1. Mark Zuckerberg suffers from red-green colorblindness. This is why Facebook’s primary color scheme is blue –
although it certainly doesn’t hurt that blue is also strongly associated with
trust and security, two concepts essential in getting people to voluntarily
part with their personal information.
2. Facebook’s ‘Like’ button used to be the ‘Awesome’ button. Facebook engineer Andrew Bosworth said that he and other
engineers were enthusiastic about the “Awesome” button, but that the idea was
ultimately vetoed by Zuckerberg in 2007. The site eventually settled on the
“Like” button, a decision that Bosworth said was met with a decidedly lukewarm
reception
3. Facebook stores approximately 300 PETABYTES of user data on
its servers. There are 1 million
gigabytes in a petabyte. The entire written works of humankind, in every known
language (including Latin and other historical languages) from the dawn of
recorded history, would occupy approximately 50 petabytes.
Think about that for a minute
4. Facebook’s user base grows by eight people per second, or
7,246 people every 15 minutes. Some naysayers have foretold of Facebook’s impending demise,
but aside from boasting the largest user base of any social network in the
world by a gigantic margin, this statistic proves Facebook is still growing.
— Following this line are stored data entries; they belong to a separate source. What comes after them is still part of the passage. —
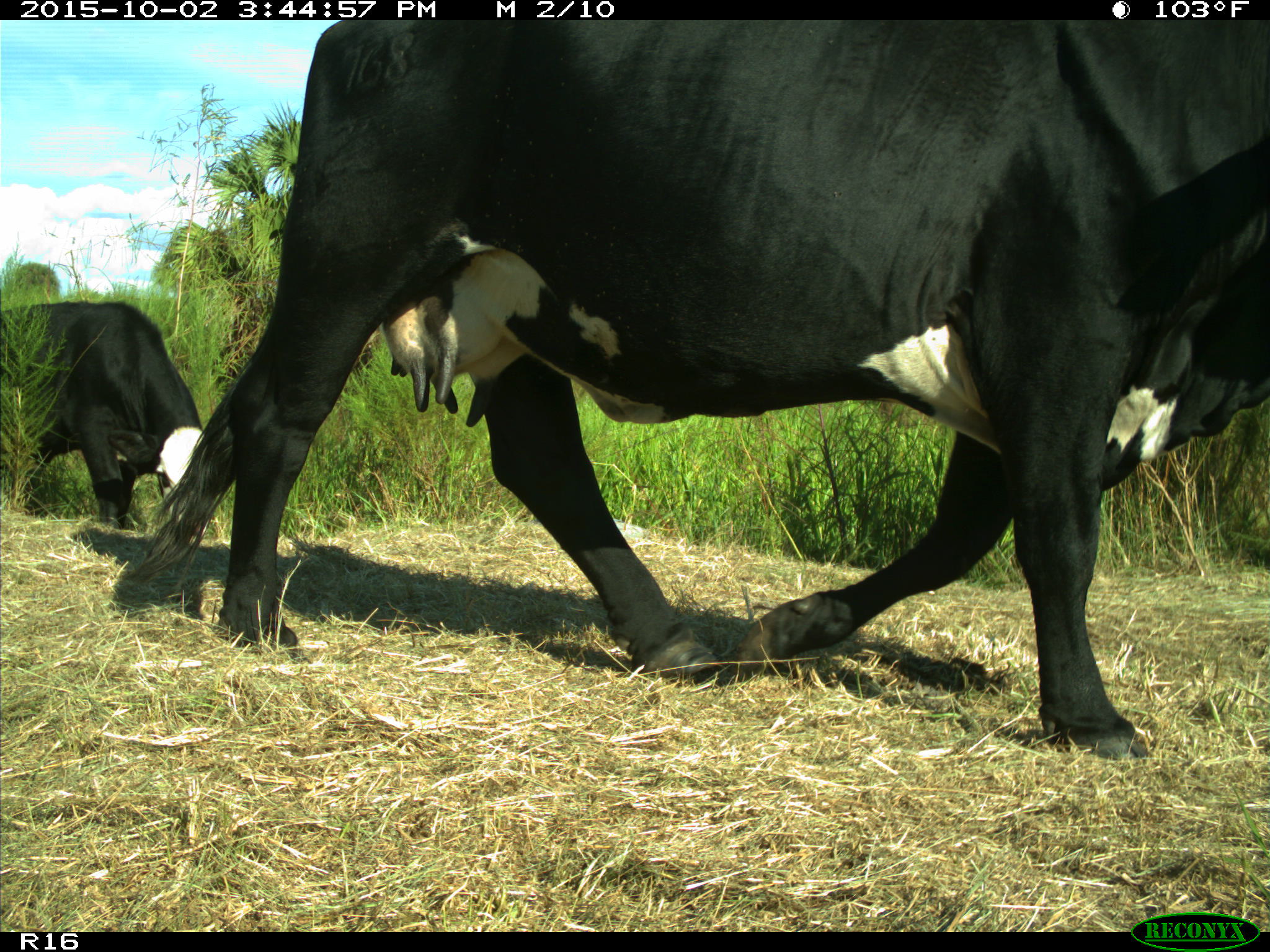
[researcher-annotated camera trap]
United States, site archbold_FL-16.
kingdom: Animalia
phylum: Chordata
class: Mammalia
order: Artiodactyla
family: Bovidae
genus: Bos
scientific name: Bos taurus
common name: domestic cow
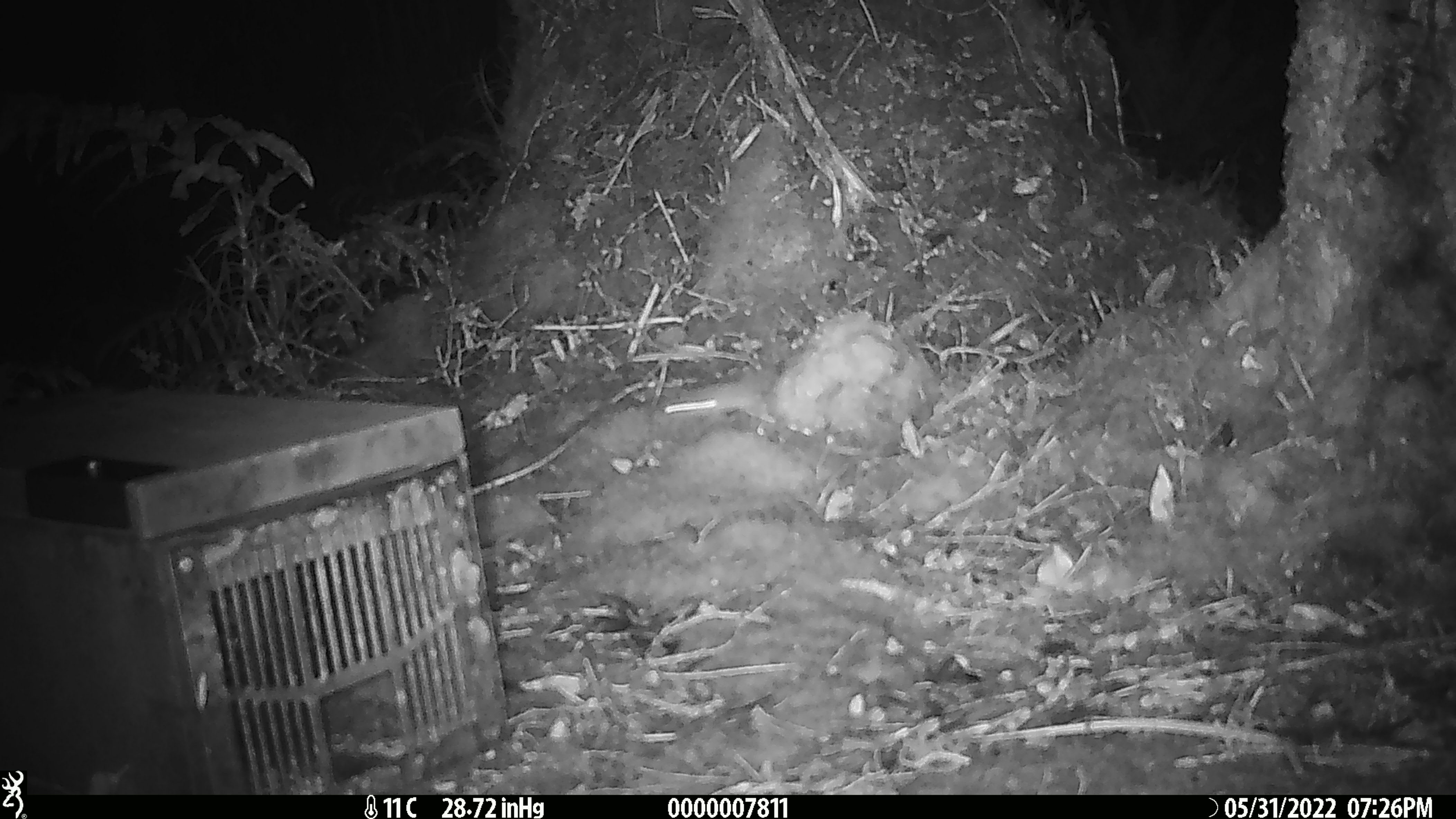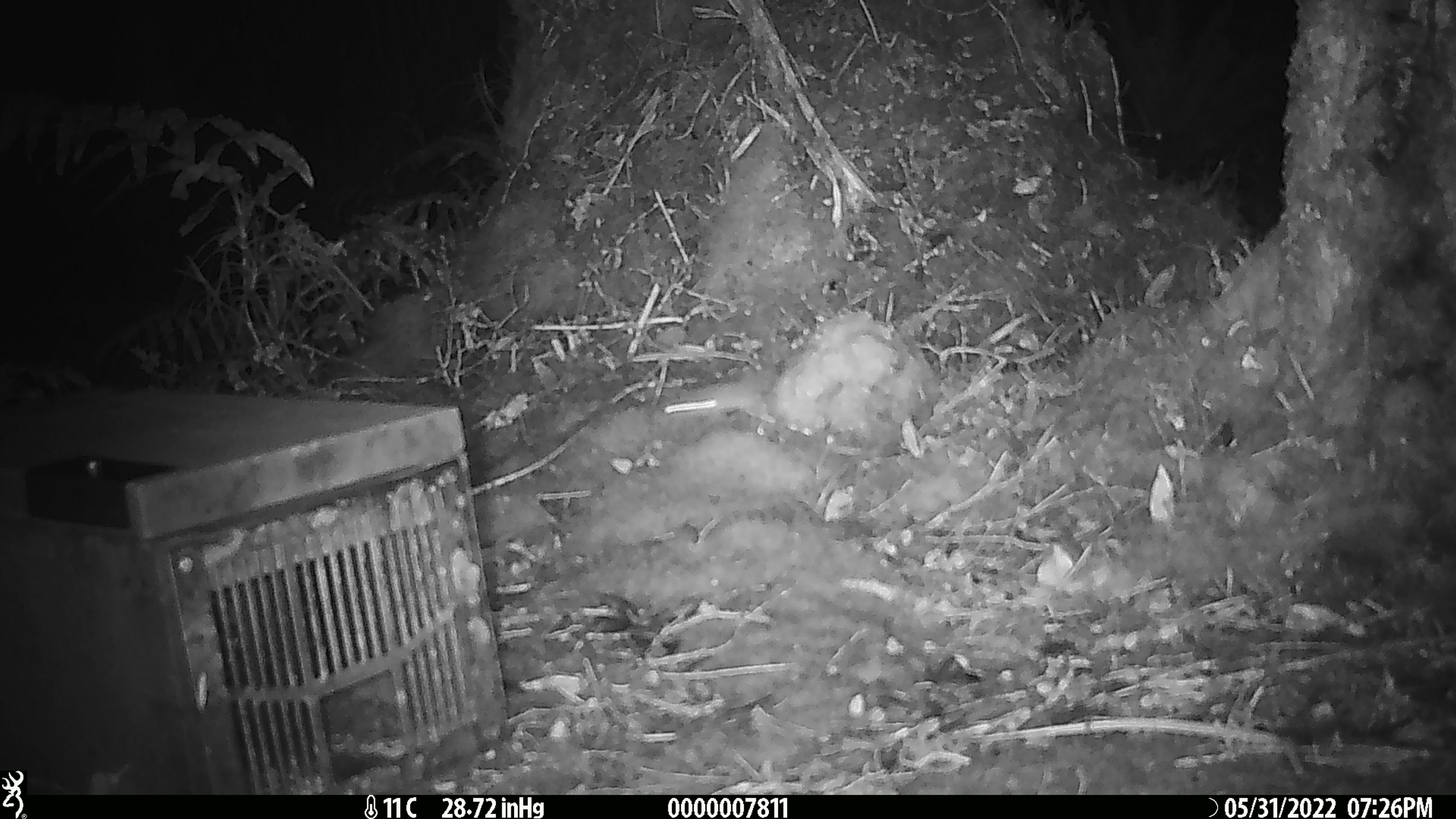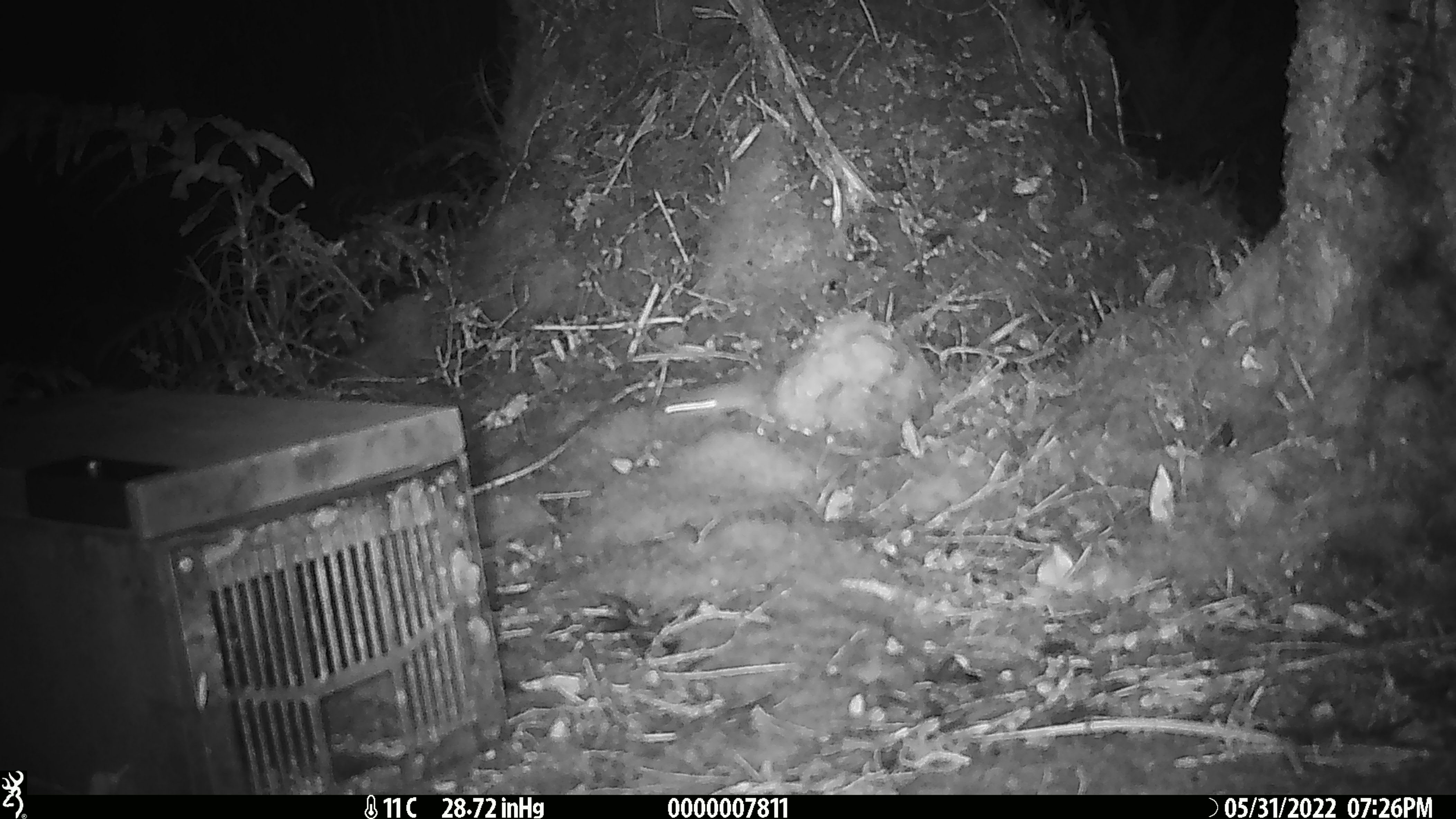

5. There are now more than 2 million active advertisers on
Facebook. The popularity, impact,
and cost-effectiveness of Facebook ads has made the site one of the most popular
online advertising platforms in the world, and its upward trajectory seems
likely to continue
6. In September 2014, Facebook users watched a collective 1
billion videos per day. Today, that figure is more
than 4 billion – and 75% of these video views occur on mobile devices
7. Videos are the most-shared content type on Facebook. On average, videos receive 89.5 shares per video,
significantly higher share counts than photos or text-based posts.